A fantástica fábrica de poliéster
Segundo França, sua primeira impressão ao adentrar a fábrica da Kordsa naquele fatídico final de 2010 era a de entrar em uma fábrica antiga. "Mas hoje, você entra e sente vida. Os equipamentos são os mesmos - muito pouco mudou. Mas estão todos funcionando bem, a fábrica está limpa, brilhante", descreve. Segundo ele, a melhora do clima é palpável. Uma das primeiras reclamações que recebera quando chegou à diretoria de RH foi justamente sobre as pessoas não trocarem "bom dia" ao chegarem ao trabalho. Hoje, as primeiras horas de turno parecem um grupo de Whatsapp de senhorinhas, com "bons dias" cordiais para todos os lados. Para 34% dos colaboradores, a principal característica da cultura da empresa é o relacionamento: eles consideram o ambiente "familiar e caloroso, onde as pessoas ajudam umas às outras".
Os números comprovam a melhora de clima. Para 97% dos colaboradores, a comunicação interna é clara, rápida e ágil; 96,1% sentem que têm as informações necessárias para o trabalho; e 94,4% têm a sensação de que são importantes no trabalho. Esse último dado é notável em uma indústria, e é a chave do sucesso da Kordsa. "O nosso mercado é essencialmente de commodity. Eu não tenho como espremer lucro, porque o que nós produzimos, os concorrentes também produzem, é muito competitivo", explica Santos. "Então, é preciso ter eficiência, porque qualquer ineficiência vai comer minha margem de lucro. E isso, sim, depende do engajamento dos funcionários. Eles não estão lá só para apertar botão".
E tudo isso sai estampado no recibo ao fim do ano fiscal. A pandemia atingiu em cheio o mercado de locomoção, o que, por tabela, atingiu o setor petroquímico. A Kordsa praticamente zerou suas vendas em abril, sem contar os 20 dias que tiveram que fechar a planta em março e outros 10 em junho. O ritmo só foi retomado a partir de agosto. Já em setembro e outubro, a fábrica bateu dois recordes seguidos de resultado financeiro dos últimos anos.
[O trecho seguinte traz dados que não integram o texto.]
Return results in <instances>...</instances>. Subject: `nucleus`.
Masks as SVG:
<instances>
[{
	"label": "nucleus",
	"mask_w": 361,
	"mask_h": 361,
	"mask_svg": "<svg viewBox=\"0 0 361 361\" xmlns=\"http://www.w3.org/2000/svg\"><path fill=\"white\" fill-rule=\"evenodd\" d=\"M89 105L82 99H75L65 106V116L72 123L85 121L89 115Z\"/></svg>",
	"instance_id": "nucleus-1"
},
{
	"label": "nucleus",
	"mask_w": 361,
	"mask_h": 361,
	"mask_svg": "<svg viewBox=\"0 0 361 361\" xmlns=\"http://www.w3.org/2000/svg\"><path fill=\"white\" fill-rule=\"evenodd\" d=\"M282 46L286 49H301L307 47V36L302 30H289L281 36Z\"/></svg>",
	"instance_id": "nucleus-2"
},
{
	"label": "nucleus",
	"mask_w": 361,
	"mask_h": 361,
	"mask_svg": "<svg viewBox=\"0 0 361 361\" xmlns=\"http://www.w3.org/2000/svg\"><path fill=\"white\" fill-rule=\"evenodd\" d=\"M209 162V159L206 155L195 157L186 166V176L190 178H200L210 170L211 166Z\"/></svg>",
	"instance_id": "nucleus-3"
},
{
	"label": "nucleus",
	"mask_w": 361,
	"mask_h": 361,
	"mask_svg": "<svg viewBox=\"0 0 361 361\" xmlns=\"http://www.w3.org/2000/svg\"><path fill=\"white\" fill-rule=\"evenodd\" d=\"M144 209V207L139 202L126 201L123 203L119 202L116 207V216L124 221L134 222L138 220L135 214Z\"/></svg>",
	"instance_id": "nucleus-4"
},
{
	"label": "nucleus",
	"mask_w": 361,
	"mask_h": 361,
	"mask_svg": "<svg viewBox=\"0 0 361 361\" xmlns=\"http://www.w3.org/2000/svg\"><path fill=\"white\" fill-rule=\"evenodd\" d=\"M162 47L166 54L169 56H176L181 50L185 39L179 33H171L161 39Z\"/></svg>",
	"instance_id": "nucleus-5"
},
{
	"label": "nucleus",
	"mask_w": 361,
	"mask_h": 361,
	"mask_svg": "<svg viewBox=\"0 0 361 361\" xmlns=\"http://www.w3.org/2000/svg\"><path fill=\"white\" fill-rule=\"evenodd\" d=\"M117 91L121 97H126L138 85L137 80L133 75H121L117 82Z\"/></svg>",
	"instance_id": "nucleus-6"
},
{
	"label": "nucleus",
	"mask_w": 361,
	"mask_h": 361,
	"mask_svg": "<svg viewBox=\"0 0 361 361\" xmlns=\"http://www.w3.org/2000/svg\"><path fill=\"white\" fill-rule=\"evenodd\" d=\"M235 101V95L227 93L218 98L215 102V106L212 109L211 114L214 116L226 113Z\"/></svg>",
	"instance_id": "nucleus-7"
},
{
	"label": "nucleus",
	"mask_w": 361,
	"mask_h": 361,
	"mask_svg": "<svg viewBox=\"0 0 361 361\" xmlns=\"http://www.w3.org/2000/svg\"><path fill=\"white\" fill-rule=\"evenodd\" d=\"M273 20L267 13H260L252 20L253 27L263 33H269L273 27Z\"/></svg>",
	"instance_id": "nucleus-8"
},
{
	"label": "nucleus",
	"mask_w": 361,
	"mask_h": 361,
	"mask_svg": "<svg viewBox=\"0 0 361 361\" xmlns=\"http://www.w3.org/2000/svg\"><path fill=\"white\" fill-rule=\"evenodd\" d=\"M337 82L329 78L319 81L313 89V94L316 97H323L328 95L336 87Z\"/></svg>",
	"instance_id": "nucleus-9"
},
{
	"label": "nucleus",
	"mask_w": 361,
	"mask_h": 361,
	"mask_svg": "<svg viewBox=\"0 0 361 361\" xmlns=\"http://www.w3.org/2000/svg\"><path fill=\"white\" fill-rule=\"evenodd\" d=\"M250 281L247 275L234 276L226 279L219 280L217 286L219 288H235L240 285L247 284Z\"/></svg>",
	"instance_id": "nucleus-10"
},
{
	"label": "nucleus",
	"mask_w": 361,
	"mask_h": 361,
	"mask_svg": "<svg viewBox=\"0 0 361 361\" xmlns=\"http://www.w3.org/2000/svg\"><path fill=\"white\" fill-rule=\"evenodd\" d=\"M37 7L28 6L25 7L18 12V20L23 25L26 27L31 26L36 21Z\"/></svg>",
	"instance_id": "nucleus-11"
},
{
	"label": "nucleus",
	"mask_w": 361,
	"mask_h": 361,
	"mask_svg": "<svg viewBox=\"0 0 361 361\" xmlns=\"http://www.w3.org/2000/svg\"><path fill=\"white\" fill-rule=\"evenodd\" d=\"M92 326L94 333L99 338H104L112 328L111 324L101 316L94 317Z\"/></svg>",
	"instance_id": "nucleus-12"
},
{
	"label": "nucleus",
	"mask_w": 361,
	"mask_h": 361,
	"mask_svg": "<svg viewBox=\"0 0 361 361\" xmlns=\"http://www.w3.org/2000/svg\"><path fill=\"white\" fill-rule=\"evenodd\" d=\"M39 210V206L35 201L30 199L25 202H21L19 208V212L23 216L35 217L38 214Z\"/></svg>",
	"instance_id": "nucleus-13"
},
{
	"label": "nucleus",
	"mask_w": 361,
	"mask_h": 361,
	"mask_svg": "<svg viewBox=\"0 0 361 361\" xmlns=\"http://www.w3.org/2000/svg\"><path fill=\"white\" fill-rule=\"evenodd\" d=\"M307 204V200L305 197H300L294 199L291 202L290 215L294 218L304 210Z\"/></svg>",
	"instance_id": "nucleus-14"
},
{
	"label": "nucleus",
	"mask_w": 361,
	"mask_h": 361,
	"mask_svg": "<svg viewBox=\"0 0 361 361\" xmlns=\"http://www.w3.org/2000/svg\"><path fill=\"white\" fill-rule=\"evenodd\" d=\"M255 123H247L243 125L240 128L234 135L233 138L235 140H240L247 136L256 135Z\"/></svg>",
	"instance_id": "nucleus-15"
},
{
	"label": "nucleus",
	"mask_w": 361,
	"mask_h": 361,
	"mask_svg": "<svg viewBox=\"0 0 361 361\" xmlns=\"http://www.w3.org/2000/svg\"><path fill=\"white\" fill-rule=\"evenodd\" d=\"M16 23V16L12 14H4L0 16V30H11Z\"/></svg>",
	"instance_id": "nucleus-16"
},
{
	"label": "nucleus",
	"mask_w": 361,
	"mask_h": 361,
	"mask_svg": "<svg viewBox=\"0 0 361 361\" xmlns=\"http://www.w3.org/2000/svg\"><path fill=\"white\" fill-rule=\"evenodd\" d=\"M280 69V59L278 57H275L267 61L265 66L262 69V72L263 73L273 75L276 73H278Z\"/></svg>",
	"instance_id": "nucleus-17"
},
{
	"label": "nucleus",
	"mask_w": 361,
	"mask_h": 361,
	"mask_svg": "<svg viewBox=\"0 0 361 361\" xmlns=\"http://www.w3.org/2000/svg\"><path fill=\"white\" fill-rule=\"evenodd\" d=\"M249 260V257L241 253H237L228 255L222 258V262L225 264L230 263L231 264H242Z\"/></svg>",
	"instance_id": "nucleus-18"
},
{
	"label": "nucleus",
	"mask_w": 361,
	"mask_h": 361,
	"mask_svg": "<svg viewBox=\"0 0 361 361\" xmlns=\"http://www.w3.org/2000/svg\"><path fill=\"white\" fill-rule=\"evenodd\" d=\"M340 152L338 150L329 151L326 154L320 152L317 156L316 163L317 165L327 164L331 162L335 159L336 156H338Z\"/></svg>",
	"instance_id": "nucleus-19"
"Estamos operando a 100%, com uma demanda maior do que podemos suprir. Foi surpreendente. Vamos vender de 10% a 15% a menos do que tínhamos estimado, mas somos a única operação da Kordsa no mundo que já supriu a meta global do ano", anima-se Santos. E completa: "Eu sempre brinco com o França: a gente aprendeu a sair do buraco. Quando a pandemia chegou, todos que trabalham conosco sabiam que a gente ia conseguir, e ficaram tranquilos".